Usually, social proof in ads is reserved for the end of the pitch. The best possible social proof ad for real estate investors is to have a couple of house sellers say on camera that you’ve bought their house at a higher price than what they originally asked for. If you are transparent about the way you come up with house offers, this is not hard to do. Often, motivated house sellers are going through a crisis and would consider themselves lucky if they find a solution for their problem at short notice.

Now, you work for profit, but if you are able to help house sellers out by lowering your profit margin, you will still make money and also earn a referral or great testimonial in the process.

Social Proof From Businesses and Media

You can also enjoy some form of social proof marketing from people and companies who’ve never sold a house to you. Of course, we are referring to local businesses, industry professionals, and media coverage.

These are practically link-building methods that can translate into improved social proof for you. Even if someone from the local coffee shop has something good to say about your business, either offline or online, it helps establish brand identity.

Being featured in the media is also instrumental in building trust. Let people know that you’ve appeared as a guest on a podcast or that someone has interviewed you. Real estate investors are catching up on this kind of social proof, and their websites have “as seen on” or “featured in” icons.

Competing With iBuyers Through Social Proof

iBuyers are doing their best to eliminate (or at least minimize) human interaction in the house selling process. Their goal is to provide instant, no-hassle service, and many sellers appreciate that, especially younger generations. And naturally, iBuyers also use social proof-based marketing as their reviews highlight the expediency of the process and a lot of housing market data available right away.

One way to set yourself apart as a real estate investor is by providing a human touch in the selling process and pushing this perspective through social proof. Two strategies are used to compete with iBuyers: embedding yourself in the local real estate market and excelling in the service you provide. There are other strategies as well, but iBuyers can’t match your local knowledge and can’t hear motivated sellers out in person.
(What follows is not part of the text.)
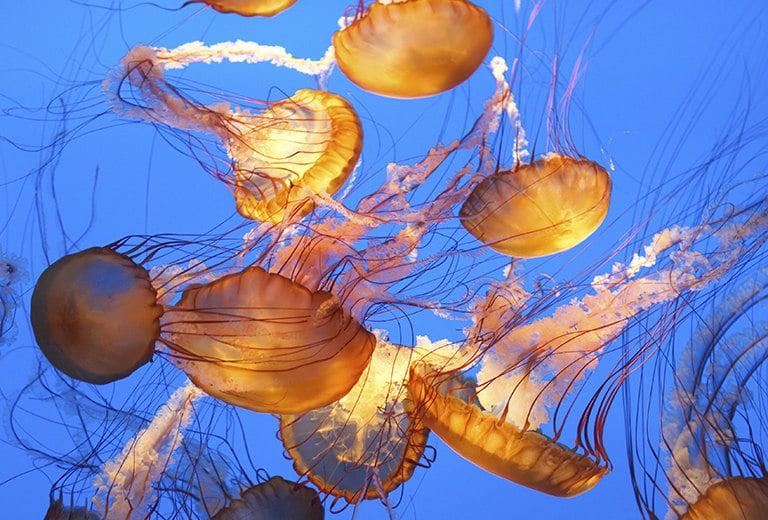 Quemadura por tentáculos de medusa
Sellers are motivated for a reason and if you help them, you’ll establish a connection that iBuyers simply can’t rival.

Social Proof Works Everywhere

Don’t forget that you can use social proof in other contexts as well. If you run a real estate investing business, your focus is on acquiring motivated seller leads, however, there’s much more to the industry than that.
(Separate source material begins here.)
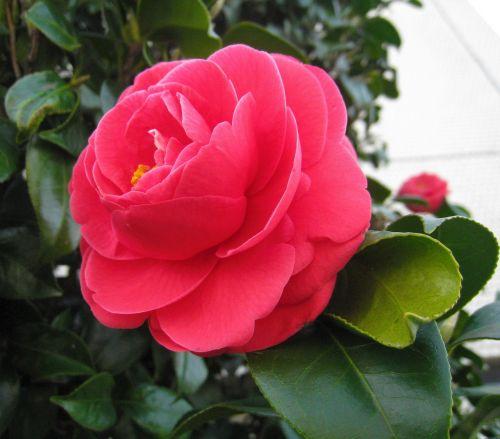 camellia flowers leaf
One such scenario is when you need to get a loan from a bank or a private lender. You can, for example, tell the person who decides whether to approve your loan that you’ve handled loans previously and you will increase your chances of getting the money. Even if the previous loan was for your car, it could help you present yourself as someone who can keep loan payments current.

We will share another example that’s typical for investors in rental properties. If you are a landlord, the person (or business) who handles property management is the face of your rental doors. Tenants won’t see you, they’ll see these guys, so keep this in mind when you choose the type of people you hire to represent you. Having a presentable property management team will be more appealing to prospective renters, and this will decrease your vacancy rates.

Takeaway

Selling a house is a big decision, and more and more house sellers check the company’s social proof before deciding to work with them.
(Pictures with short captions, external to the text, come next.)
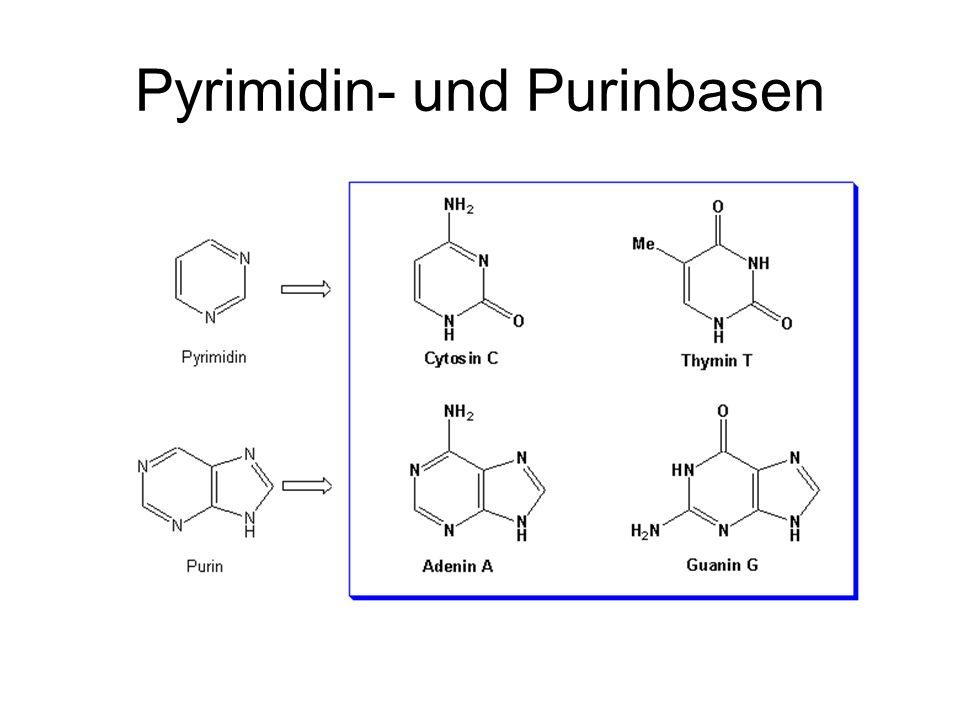 RNA DNA N H NH O O Uracil N H NH O O CH 3 Thymin OH H O H O OH CH 2 2´-Desoxyribose OH OH O H O OH CH 2 Ribose 35 3 35 5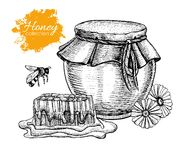 Vector honey vintage illustration. Hand drawn. Royalty Free Stock Images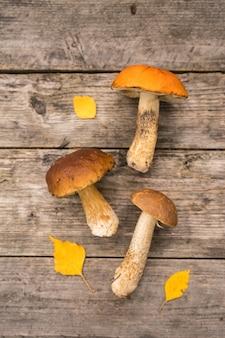 Świeże borowiki szlachetne z pęczkiem świerków i szyszkami na rustykalnym drewnianym stole
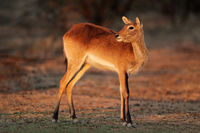 Red lechwe antelope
Any form of social proof is useful in this regard. It can be a testimonial, online review, social post, stats, etc. Use them in all marketing channels; your website (landing page, home page, lead capture forms), social media accounts, ads, but also when you get loans or when you try to find renters for your properties.

Lastly, pay attention to what is said about your real estate investing company online, because website visitors are sure to check your poor reviews. We are wired to value feedback from our peers, so make sure you use social proof to grow your business.